Ana Beatriz, Professora de Redação do Colégio Objetivo Nova Odessa, discute sobre o tema do ENEM 2023

Ana Beatriz, Professora de Redação do Colégio Objetivo Nova Odessa, discute sobre o tema do ENEM 2023

  • Colégio Objetivo Nova Odessa
  • 8.NOVEMBRO.2023
  • Ensino Médio

A importância do tema do ENEM 2023 - Desafios para o enfrentamento da invisibilidade do trabalho de cuidado realizado pela mulher no Brasil.

 

Ana Beatriz David de Andrade.

 

O tema do ENEM deste ano, “desafios para o enfrentamento da invisibilidade do trabalho de cuidado realizado pela mulher no Brasil”, surpreendeu a muitos candidatos, embora essa discussão seja urgente. Urgente porque, como a própria frase do tema deixa claro, o trabalho de cuidado realizado pela mulher no Brasil é invisibilizado, ou seja, não se discute nem se reflete sobre ele nas esferas públicas (e, na maior parte dos casos, nem privadas) da sociedade brasileira.
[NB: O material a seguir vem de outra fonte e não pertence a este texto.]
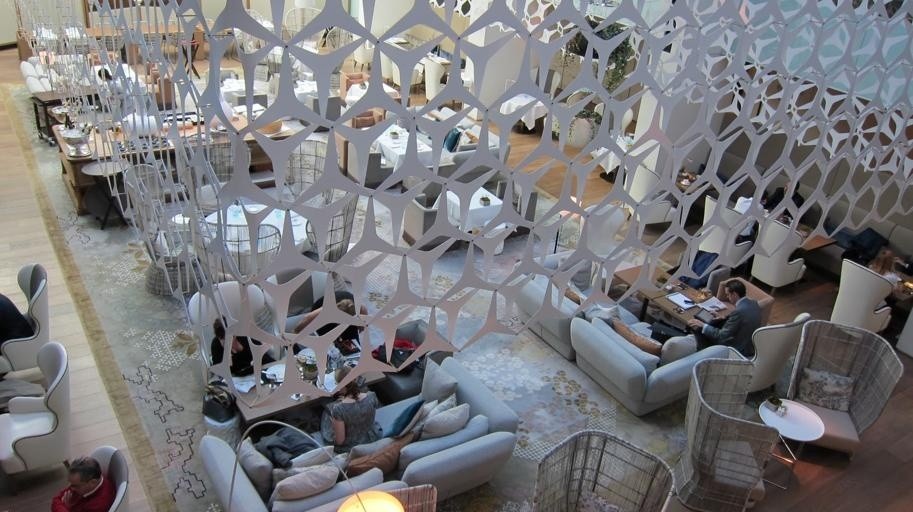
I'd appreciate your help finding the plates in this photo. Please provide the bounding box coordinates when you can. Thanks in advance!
[680,181,690,186]
[265,365,285,382]
[297,348,316,364]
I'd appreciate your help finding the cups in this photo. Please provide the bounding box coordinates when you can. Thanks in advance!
[682,179,688,185]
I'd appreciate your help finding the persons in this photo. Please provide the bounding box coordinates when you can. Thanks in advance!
[0,292,35,355]
[210,315,287,438]
[293,289,368,353]
[686,279,762,352]
[48,454,115,512]
[893,253,912,277]
[865,248,900,312]
[732,184,767,239]
[322,365,383,454]
[95,67,127,113]
[765,179,804,225]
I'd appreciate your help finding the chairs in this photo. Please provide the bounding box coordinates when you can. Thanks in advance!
[0,264,52,371]
[653,154,912,353]
[84,445,129,512]
[530,430,677,512]
[671,358,778,512]
[0,340,76,493]
[771,320,905,465]
[382,483,438,511]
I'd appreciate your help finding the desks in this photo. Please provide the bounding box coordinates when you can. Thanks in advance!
[758,399,825,493]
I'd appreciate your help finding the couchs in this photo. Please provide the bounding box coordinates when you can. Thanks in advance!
[199,356,522,512]
[513,248,773,418]
[0,11,639,291]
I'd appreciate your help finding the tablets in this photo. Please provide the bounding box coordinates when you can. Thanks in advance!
[694,307,714,325]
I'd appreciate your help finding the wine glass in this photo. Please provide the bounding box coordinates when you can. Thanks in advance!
[62,134,92,158]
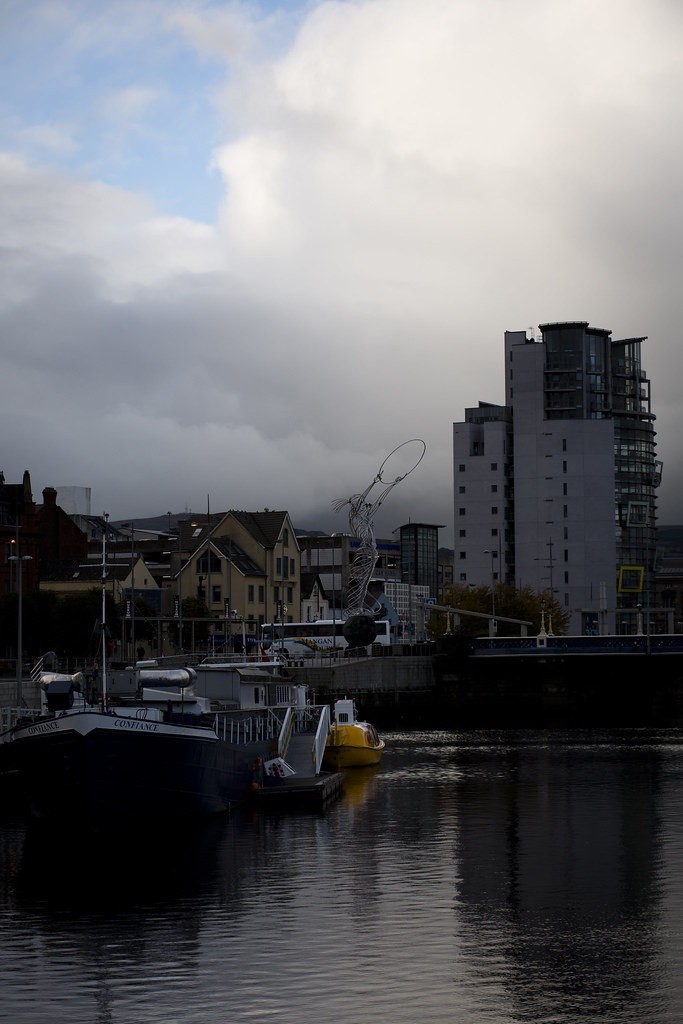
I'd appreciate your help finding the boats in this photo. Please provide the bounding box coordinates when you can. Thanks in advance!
[324,695,385,766]
[0,535,257,827]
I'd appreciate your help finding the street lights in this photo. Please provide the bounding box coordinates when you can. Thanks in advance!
[481,549,496,637]
[7,555,34,707]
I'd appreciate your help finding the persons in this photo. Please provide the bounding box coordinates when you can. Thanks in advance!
[136,644,145,661]
[37,648,58,672]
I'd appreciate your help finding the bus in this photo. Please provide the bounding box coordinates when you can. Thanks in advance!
[260,618,390,659]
Para isso, convidamos a nossa Professora de Redação do Curso Pré-Vestibular do Colégio Objetivo Nova Odessa, Ana Beatriz David de Andrade, formada no curso de Letras – Licenciatura - da UNICAMP e Mestra em Historiografia e História Literária na UNICAMP para falar um pouco mais sobre este tema e discutir sobre o assunto.
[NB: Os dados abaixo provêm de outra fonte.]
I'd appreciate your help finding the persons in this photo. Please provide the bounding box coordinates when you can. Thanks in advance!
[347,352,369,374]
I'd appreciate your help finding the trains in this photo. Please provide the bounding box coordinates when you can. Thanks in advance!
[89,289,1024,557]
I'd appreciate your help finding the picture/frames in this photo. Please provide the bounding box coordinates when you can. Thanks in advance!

Em primeiro lugar, é importante entendermos o que significa “trabalho de cuidado realizado pela mulher”. Ao contrário do que muitos pensam, esse trabalho não diz respeito às pessoas que atuam profissionalmente como faxineiras/diaristas etc, mas, sim, a todo trabalho realizado em casa majoritariamente pelas mulheres, como limpar a casa; preparar as refeições; comprar alimentos; educar e cuidar das crianças; cuidar dos idosos; lavar a louça; entre outros afazeres que são fundamentais para que a vida de todos que moram naquele local continue e para que a sociedade mantenha seu funcionamento no dia a dia. Logo, por manter a sociedade funcionando, esse trabalho é fundamental para que o capitalismo, sistema econômico no qual se insere a sociedade brasileira, continue atuando. Isso porque, de acordo com Bela Gil, culinarista e apresentadora de televisão, no programa “Saia Justa no GNT”, a mulher “produz e reproduz o maior bem do capitalismo, que é a força de trabalho, e a gente [mulher] faz isso de graça, sem ganhar nada em troca, em nome do tal amor incondicional”.

Assim, a força de trabalho remunerado só se mantém porque há uma mulher, na maior parte dos casos, cuidando da comida, das vestimentas, da casa, gratuitamente, de todos que trabalham. Conforme revela a Organização Internacional do Trabalho (OIT) no Brasil, as mulheres realizam 76,2% do total de horas de trabalho de cuidado não remunerado, sendo mais que o triplo do realizado pelos homens.

 Outro apontamento, que pode nos ajudar a elucidar essa questão, foi feito por Paulo dos Santos, economista, para o The Intercept Brasil:

“Por que eu, empresário, tenho que pagar licença maternidade ou paternidade porque você decidiu ter filho e vai ficar fora para cuidar dele?”, alguém vai dizer. Ora, você emprega pessoas? Sim. Pois é, alguém cuidou e educou essas pessoas, você já está se aproveitando desse trabalho que alguém desempenhou 25-30 anos atrás. Mas o pensamento econômico atual não considera esse trabalho, que não tem nada a ver com produtividade, como algo de valor: não tem valorização salarial, não tem prestígio, não tem condições[1].

 

Em segundo lugar, essa invisibilidade é criada pelo sistema patriarcal e o favorece, o qual perpetua a desigualdade entre homens e mulheres, fazendo com que o abismo entre os gêneros aumente cada vez mais, pois as mulheres, segundo o Instituto Brasileiro de Geografia e Estatística em 2018 e as autoras Nana Queiroz e Helena Bertho, dedicam 73% a mais de seu tempo às tarefas domésticas do que os homens. Essa diferença se inicia já na infância, porque 76,8% das meninas entre 6 e 14 anos lavam a louça, enquanto somente 12,5% dos meninos fazem isso; também, 65,6% das meninas limpam a casa, ao passo em que apenas 11,4% dos meninos realizam essa tarefa.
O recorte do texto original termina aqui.